Work required> Every record must be repeated exactly; omit any pictures they contain.
━━ Material for the task
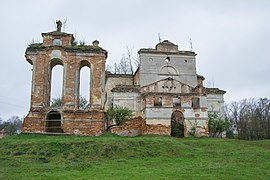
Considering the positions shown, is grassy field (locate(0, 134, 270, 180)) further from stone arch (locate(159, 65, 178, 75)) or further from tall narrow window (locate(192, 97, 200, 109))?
stone arch (locate(159, 65, 178, 75))

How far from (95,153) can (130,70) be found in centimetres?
3214

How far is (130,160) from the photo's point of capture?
16.4m

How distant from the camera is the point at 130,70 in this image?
160 ft

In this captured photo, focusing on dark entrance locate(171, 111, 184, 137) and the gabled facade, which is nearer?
the gabled facade

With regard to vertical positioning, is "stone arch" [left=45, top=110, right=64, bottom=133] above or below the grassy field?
above

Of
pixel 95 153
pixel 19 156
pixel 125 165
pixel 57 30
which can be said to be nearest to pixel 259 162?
pixel 125 165

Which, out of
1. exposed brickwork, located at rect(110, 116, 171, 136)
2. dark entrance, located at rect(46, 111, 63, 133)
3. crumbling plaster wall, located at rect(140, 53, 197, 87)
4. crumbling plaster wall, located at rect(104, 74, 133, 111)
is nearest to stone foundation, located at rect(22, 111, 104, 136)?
dark entrance, located at rect(46, 111, 63, 133)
━━━━
Written answer>
Considering the positions shown, is grassy field (locate(0, 134, 270, 180)) further from stone arch (locate(159, 65, 178, 75)) or further from tall narrow window (locate(192, 97, 200, 109))?
stone arch (locate(159, 65, 178, 75))

How far from (95,153) can (130,70) be found in centimetres?
3214

How far is (130,160) from the photo's point of capture?
16.4m

How distant from the camera is the point at 130,70 in this image?
160 ft

In this captured photo, focusing on dark entrance locate(171, 111, 184, 137) and the gabled facade, which is nearer?
the gabled facade

With regard to vertical positioning, is "stone arch" [left=45, top=110, right=64, bottom=133] above or below the grassy field?
above

Of
pixel 95 153
pixel 19 156
pixel 125 165
pixel 57 30
which can be said to be nearest to pixel 259 162?
pixel 125 165

Which, out of
1. exposed brickwork, located at rect(110, 116, 171, 136)
2. dark entrance, located at rect(46, 111, 63, 133)
3. crumbling plaster wall, located at rect(140, 53, 197, 87)
4. crumbling plaster wall, located at rect(104, 74, 133, 111)
is nearest to stone foundation, located at rect(22, 111, 104, 136)?
dark entrance, located at rect(46, 111, 63, 133)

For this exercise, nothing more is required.